Keogh broke in. “Yes, Cresta, I know. I have heard of Sand Creek and of Chivington. At first, he was a hero and paraded the scalps of the women and children in Denver. It was also said some of the soldiers displayed the private parts of women on their hats and on their saddles. It did not take long for the army to denounce Chivington’s actions as cowardly and inhuman. I heard he had resigned from the army in eighteen sixty-five.”

She nodded. “Yeah. He escaped punishment but wasn’t successful in any enterprise for the rest of his life. He died around eighteen ninety-one or thereabouts. The movie though, is quite graphic and, to this day, is still known as one of the most violent western movies ever filmed. The heroine is a character named Cresta Maribel Lee and the army soldier she falls in love with is named Honus Gant. She calls him Soldier Blue.

“It’s a strange movie, one you either love or hate or perhaps both at the same time. Neither side was totally right but neither side was totally wrong. I think the Indians get more points than the soldiers. I believe what struck me so much was it begins with an Indian attack against white soldiers and ends with the soldiers massacring the Indians. In a juxtaposition between the two is a beautiful, haunting melody that just sticks in the mind forever. I was mesmerized. It’s been years since I watched the movie, but I can still hear that tune in my subconscious.
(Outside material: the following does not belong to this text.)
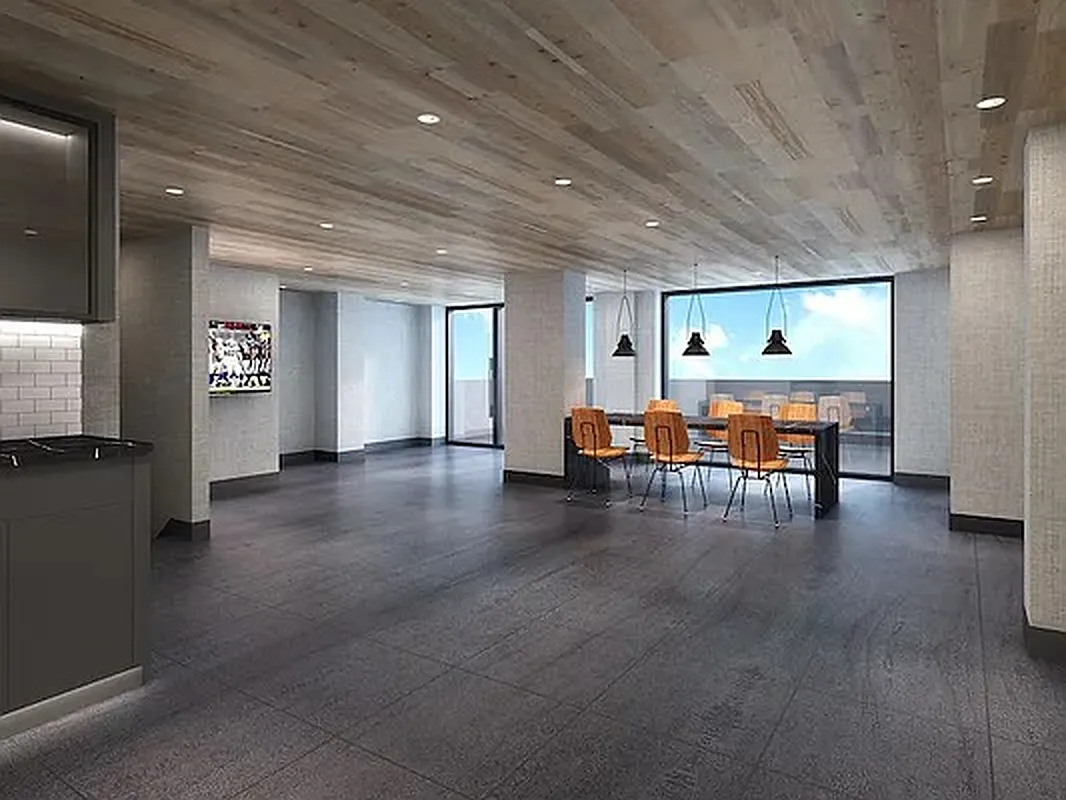 41-21 23rd Street, Unit 6C Queens, NY 11101 - Photo 7 of 10 a living room with furniture and chandelier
“My mother told me one time after too many cocktails that she and my father had made it like rabbits watching that movie over and over for hours on end. The movie came out in October of nineteen-seventy, and I was born at the end of July in the next year. She thought it would be fitting, since the family name was now Leigh, to name me after the heroine and cleverly add the name of a grandmother and an aunt. Cresta Mary Belle Leigh. You know, I think you are the first person to ask me where my odd name came from.”

Myles Keogh was listening intently. “This…movie. You say it can be watched on your vision device?”

“Television.”

“Television. Do you have this Soldier Blue?”

Cresta gazed at Keogh with concerned eyes. “Yes, I have it. If you think you’re ready for it. I’d much prefer you begin with My Fair Lady.” She wasn’t sure where to fit in Gone With the Wind. That was a movie she didn’t think Myles would appreciate.